# Upgrade Guide (https://portunus.bybee.dev/en/docs/operations/upgrade)



Wire-format changes are **additive only** — newer fields use proto3
default-stripping so cross-version pairs degrade gracefully. The only
breaking step in the project's history is v0.7 → v0.8 (the JSON →
SQLite cutover, documented below); v0.7 never reached production.

Since v1.0 no upgrade requires a manual SQLite schema migration — the
server runs embedded migrations forward automatically at startup.

## Compatibility matrix [#compatibility-matrix]

| Combination                | Behaviour                                                                                                                  |
| -------------------------- | -------------------------------------------------------------------------------------------------------------------------- |
| Newer server, older client | New rule fields are stripped on send; the server enforces capability gates and refuses pushes the client cannot honour.    |
| Older server, newer client | The client transparently omits new fields under proto3 default-stripping. Behaviour identical to running the older client. |
| Same version both sides    | Full feature surface available.                                                                                            |

## Capability gates [#capability-gates]

The server **refuses ahead of time** to push a feature that the client
on the other end does not understand. The rule never activates anywhere
— operators see an HTTP 422 with a specific code:

| Code                                 | Triggered by                                     |
| ------------------------------------ | ------------------------------------------------ |
| `unsupported_protocol`               | UDP rule pushed to a v0.3-or-earlier client      |
| `multi_target_unsupported_by_client` | `targets[]` pushed to a v0.6-or-earlier client   |
| `sni_unsupported_by_client`          | `sni_pattern` pushed to a v0.8-or-earlier client |
| `rate_limit_unsupported_by_client`   | `rate_limit` pushed to a v0.10-or-earlier client |

## Recommended upgrade order [#recommended-upgrade-order]

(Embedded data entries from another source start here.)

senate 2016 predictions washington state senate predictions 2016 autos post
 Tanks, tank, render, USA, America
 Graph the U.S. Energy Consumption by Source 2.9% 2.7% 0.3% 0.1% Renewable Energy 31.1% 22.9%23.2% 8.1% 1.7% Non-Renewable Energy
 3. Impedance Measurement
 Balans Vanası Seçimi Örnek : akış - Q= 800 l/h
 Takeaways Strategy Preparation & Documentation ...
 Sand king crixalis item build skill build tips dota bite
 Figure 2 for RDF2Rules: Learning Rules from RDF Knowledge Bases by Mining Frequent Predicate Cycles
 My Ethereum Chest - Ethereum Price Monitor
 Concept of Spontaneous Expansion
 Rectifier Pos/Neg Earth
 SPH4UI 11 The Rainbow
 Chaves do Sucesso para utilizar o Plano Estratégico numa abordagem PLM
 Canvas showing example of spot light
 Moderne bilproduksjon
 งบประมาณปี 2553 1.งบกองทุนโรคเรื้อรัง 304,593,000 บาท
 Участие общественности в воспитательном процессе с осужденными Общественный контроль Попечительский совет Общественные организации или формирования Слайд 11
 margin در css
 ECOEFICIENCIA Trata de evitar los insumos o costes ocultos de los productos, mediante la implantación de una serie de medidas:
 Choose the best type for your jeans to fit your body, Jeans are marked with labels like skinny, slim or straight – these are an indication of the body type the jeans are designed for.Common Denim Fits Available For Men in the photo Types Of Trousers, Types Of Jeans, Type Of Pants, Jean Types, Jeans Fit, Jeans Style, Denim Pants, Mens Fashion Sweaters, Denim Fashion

When mixing versions across server and client, **upgrade the server
first**. The server is the gate, so a newer server with older clients
is safe; an older server with a newer client cannot light up new
features but otherwise operates normally.

## v0.7 → v0.8 (clean-slate) [#v07--v08-clean-slate]

This is the only "breaking" upgrade in the project's history — and only
because v0.7 never reached production.

In v0.8 every JSON file (`tokens.json`, `identity.json`, `rules.json`)
plus the in-memory audit ring became one SQLite database at
`<data-dir>/state.db`.

There is **no upgrade path** from a v0.7 deployment that wrote JSON
files. The expectation is a fresh `--data-dir`:

```sh
sudo systemctl stop portunus-server
sudo rm /var/lib/portunus/tokens.json /var/lib/portunus/identity.json
portunus-server reset --confirm
sudo systemctl start portunus-server
```

After the server starts, complete first-run Web onboarding with the setup token
printed in the server logs. Existing client bundles (TLS-pinned) survive — only
the operator-side identity and the rule definitions need re-creating.

## v0.4 → v0.5 (RBAC) [#v04--v05-rbac]

The operator API gained `Authorization: Bearer <token>` requirement. Existing
CLI scripts need either:

```sh
export PORTUNUS_OPERATOR_TOKEN=<token>
```

…or the bootstrap shortcut in `server.toml`:

```toml
operator_token = "<43-char URL-safe-base64 token>"
```

The data plane (gRPC client tokens, TCP/UDP forwarding) is
**byte-identical** — no client-side changes required.

## v1.0 → v1.1 (local Web passwords) [#v10--v11-local-web-passwords]

The Web UI moved from browser-entered bearer tokens to local user ID/password
login with server-side `portunus_session` cookies. Existing API bearer tokens
continue to work for CLI and automation. Existing users are not assigned
passwords automatically; a `superadmin` should create or reset local passwords
from the Web UI, or use local `reset-password` while the server is stopped.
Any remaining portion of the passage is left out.